One the biggest ways that Zepol
's users utilize trade data in their companies is for competitive intelligence
. They track their competitors and understand what suppliers other companies in their industry are working with. In addition, they look at the products that they import to better understand their marketplace. Competitive intelligence, at its core, is about making better decisions by having accurate, actionable information.
The Society of Competitive Intelligence Professionals
(SCIP) defines competitive intelligence as:
"Competitive intelligence is a systematic and ethical program for gathering, analyzing, and managing any combination of Data, Information, and Knowledge concerning the Business environment in which a company operates that, when acted upon, will confer a significant Competitive advantage or enable sound decisions to be made. Its primary role is Strategic early warning."
Trade data, specifically U.S. Customs data, is a great example of a competitive intelligence resource. The best trade data tools allow users to gather, analyze, and manage shipment information within a robust application and that is extremely important for companies involved in international trade. This data allows companies to make smarter decisions based off of accurate information, and the companies that implement trade data into their decision process make better decisions about product development, sourcing, sales, and trade management.

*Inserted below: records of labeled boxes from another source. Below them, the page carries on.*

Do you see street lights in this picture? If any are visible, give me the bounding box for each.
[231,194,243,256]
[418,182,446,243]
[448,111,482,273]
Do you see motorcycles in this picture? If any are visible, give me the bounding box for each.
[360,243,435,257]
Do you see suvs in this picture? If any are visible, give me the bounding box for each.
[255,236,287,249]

The final piece that competitive intelligence professionals use U.S. Customs trade data
is as a reliable early warning system. Below are several examples from trade data users on how they use U.S. Customs data to warn them before it is too late:
* Within days they can see that a competitor has shifted to another supplier. If they shifted to new country they can even estimate the price of the products using U.S. Census data.
* They can spot prototype shipments months before products hit store shelves, fully understanding where it will be manufactured.
* Seeing shipment trends that can show if a company is forecasting lower or higher sales in the coming months, deducing when products will be available on the market.
* They know if a new competitor has entered their space allowing them to take action quickly.